(RAW DATA)
.....
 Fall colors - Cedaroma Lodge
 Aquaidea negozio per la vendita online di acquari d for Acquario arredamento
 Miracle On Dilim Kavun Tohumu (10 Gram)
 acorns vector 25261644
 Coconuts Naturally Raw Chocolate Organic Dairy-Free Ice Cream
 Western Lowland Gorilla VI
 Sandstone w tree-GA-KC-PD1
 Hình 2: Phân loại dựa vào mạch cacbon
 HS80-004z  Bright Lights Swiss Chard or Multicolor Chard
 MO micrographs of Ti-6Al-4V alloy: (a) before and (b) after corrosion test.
.....
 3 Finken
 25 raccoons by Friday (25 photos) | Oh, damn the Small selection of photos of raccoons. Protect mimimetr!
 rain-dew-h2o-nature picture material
.....
(YOUR TASK) Return exactly, and only, the lines above starting at the line that contains "25 raccoons by" and ending at the line that contains "rain-dew-h2o-nature picture material".

(RESPONSE TO THE EXERCISE)
 25 raccoons by Friday (25 photos) | Oh, damn the Small selection of photos of raccoons. Protect mimimetr!
 rain-dew-h2o-nature picture material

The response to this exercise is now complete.